[Start Exercise material]

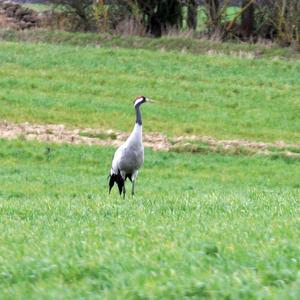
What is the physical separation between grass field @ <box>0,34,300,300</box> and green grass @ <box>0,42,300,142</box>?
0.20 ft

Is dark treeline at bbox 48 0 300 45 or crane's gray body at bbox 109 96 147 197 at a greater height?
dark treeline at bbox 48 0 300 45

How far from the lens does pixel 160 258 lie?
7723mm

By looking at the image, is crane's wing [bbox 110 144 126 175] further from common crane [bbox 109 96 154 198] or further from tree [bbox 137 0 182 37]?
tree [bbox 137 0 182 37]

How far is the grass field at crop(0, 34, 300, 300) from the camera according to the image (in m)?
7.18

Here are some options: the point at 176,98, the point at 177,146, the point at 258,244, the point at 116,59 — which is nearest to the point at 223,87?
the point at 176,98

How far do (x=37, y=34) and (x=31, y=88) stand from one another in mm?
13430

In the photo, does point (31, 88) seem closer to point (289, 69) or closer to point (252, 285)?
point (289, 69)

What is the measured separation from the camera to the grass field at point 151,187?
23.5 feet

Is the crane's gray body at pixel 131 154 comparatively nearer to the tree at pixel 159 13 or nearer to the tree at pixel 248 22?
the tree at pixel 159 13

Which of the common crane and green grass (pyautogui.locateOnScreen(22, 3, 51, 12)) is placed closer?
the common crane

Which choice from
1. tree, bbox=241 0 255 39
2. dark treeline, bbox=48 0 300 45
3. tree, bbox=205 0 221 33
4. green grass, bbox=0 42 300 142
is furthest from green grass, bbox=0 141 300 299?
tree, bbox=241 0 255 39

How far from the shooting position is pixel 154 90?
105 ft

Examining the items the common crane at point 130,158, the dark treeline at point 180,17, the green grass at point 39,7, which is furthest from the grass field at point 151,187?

[End Exercise material]
[Start Exercise material]

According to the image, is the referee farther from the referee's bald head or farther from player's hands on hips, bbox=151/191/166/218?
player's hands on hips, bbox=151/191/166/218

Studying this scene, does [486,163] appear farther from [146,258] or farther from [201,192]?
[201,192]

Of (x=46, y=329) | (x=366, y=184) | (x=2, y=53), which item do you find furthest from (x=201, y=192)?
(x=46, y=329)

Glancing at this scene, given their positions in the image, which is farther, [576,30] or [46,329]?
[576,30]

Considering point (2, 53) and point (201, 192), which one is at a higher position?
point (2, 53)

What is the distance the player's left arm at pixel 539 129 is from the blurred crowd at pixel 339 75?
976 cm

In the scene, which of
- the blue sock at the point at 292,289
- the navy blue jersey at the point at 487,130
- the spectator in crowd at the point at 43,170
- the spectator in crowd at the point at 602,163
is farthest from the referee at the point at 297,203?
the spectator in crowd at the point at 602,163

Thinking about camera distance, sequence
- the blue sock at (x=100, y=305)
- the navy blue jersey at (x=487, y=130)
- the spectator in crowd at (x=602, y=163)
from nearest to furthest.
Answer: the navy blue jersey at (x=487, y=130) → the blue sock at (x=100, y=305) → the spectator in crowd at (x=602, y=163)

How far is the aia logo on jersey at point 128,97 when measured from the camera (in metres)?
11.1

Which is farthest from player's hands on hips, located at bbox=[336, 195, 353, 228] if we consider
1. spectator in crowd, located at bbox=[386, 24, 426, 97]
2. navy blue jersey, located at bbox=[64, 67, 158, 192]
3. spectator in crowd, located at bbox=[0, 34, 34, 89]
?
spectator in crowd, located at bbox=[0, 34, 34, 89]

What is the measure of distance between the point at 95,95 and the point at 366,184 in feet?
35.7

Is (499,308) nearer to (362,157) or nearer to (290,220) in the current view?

[End Exercise material]

→ **Aim of the exercise**
Render the items from the line with "What is the distance" up to and including the line with "Is (499,308) nearer" as a Markdown table with the columns Row and Line. Give each non-blank line its own numbered row.

→ **Exercise result**
| Row | Line |
|---|---|
| 1 | What is the distance the player's left arm at pixel 539 129 is from the blurred crowd at pixel 339 75? |
| 2 | 976 cm |
| 3 | In the scene, which of |
| 4 | - the blue sock at the point at 292,289 |
| 5 | - the navy blue jersey at the point at 487,130 |
| 6 | - the spectator in crowd at the point at 43,170 |
| 7 | - the spectator in crowd at the point at 602,163 |
| 8 | is farthest from the referee at the point at 297,203? |
| 9 | the spectator in crowd at the point at 602,163 |
| 10 | Thinking about camera distance, sequence |
| 11 | - the blue sock at (x=100, y=305) |
| 12 | - the navy blue jersey at (x=487, y=130) |
| 13 | - the spectator in crowd at (x=602, y=163) |
| 14 | from nearest to furthest. |
| 15 | Answer: the navy blue jersey at (x=487, y=130) → the blue sock at (x=100, y=305) → the spectator in crowd at (x=602, y=163) |
| 16 | How far is the aia logo on jersey at point 128,97 when measured from the camera (in metres)? |
| 17 | 11.1 |
| 18 | Which is farthest from player's hands on hips, located at bbox=[336, 195, 353, 228] if we consider |
| 19 | 1. spectator in crowd, located at bbox=[386, 24, 426, 97] |
| 20 | 2. navy blue jersey, located at bbox=[64, 67, 158, 192] |
| 21 | 3. spectator in crowd, located at bbox=[0, 34, 34, 89] |
| 22 | ? |
| 23 | spectator in crowd, located at bbox=[0, 34, 34, 89] |
| 24 | What is the measure of distance between the point at 95,95 and the point at 366,184 in feet? |
| 25 | 35.7 |
| 26 | Is (499,308) nearer to (362,157) or nearer to (290,220) in the current view? |